Extracted text
Tech Talk: Scaling Instagram with Mike Krieger
From the YouTube video Scaling Instagram with Mike Krieger
- Founded 2010. 2012: acquired, 4 engineers, 30MM MAU. 2015: 95 engineers, 300MM MAU.
- DO THE SIMPLE THING FIRST! Don’t build things you don’t actually need right now.
- Use “boring” technology that’s operationally quiet.
- Tech stack:
- Originally: nginx, redis, memcached, postgres, gearman, django.
- Currently: nginx, cassandra, memcached, postgres, rabbitmq, django. Also unicorn, proxygen, thrift, scribe (Facebook tech)
- Async Tasks (site scale)
- Gearman (async task broker). Started with single host. Chose gearman bc easy to setup. Lasted for 1.5 years.
- Scaled to 8 gearmon brokers, 400 app servers. Web requests became slow. No failover. Couldn’t enable persistence bc of crashes.
- Do the simple thing next: chose celery + rabbitmq as a replacement for gearman. 60 ms mean response time dropped to 10 ms.
- Code Deployment (team scale)

Data shown
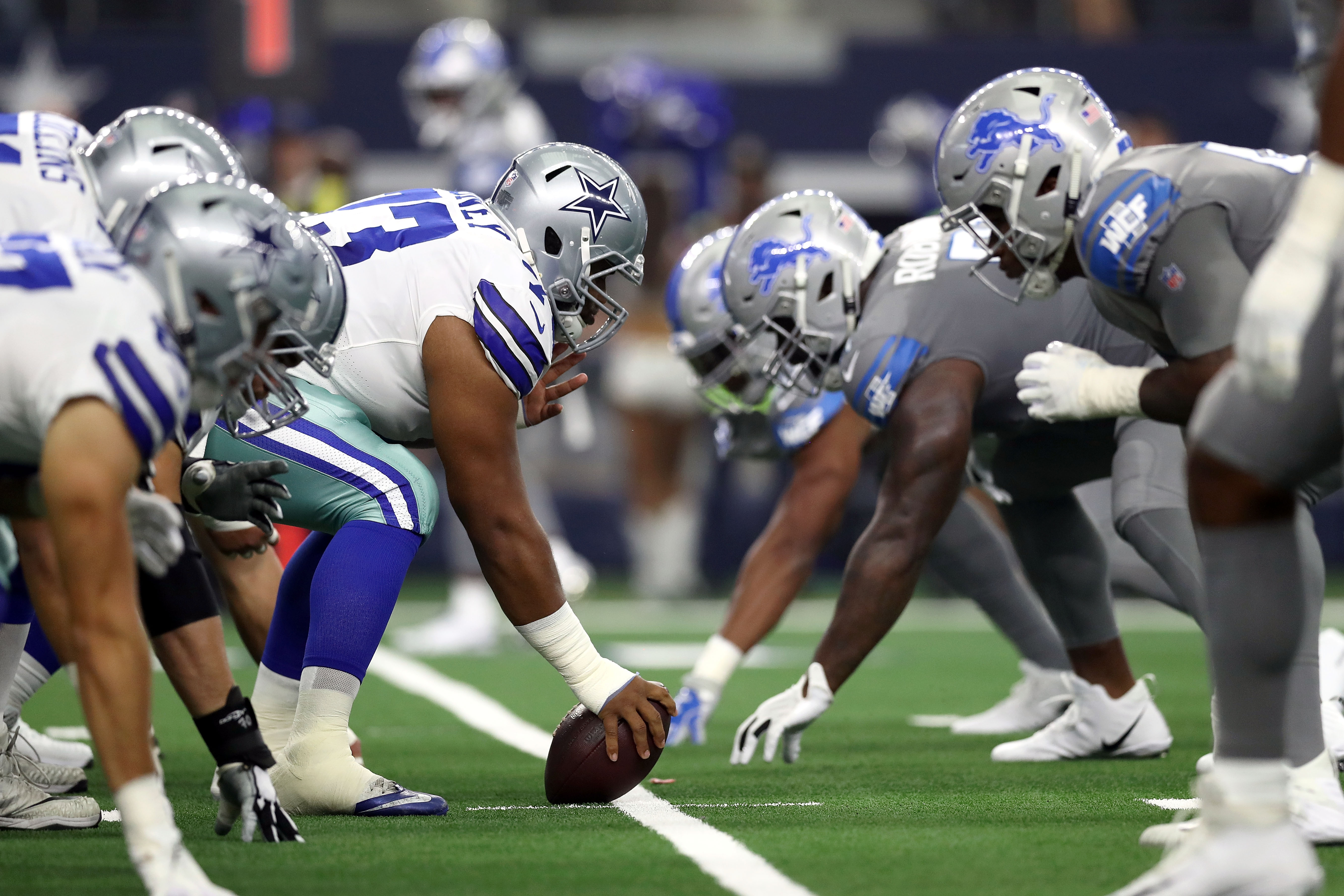 team-grades-cowboys-offense-survives-pop-quiz-against-lions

Exercise aim
Transcribe the Instagram scaling notes word for word, beginning at the words "- Async Tasks" and stopping after the words "dropped to 10 ms.".

Output for this task
- Async Tasks (site scale)
- Gearman (async task broker). Started with single host. Chose gearman bc easy to setup. Lasted for 1.5 years.
- Scaled to 8 gearmon brokers, 400 app servers. Web requests became slow. No failover. Couldn’t enable persistence bc of crashes.
- Do the simple thing next: chose celery + rabbitmq as a replacement for gearman. 60 ms mean response time dropped to 10 ms.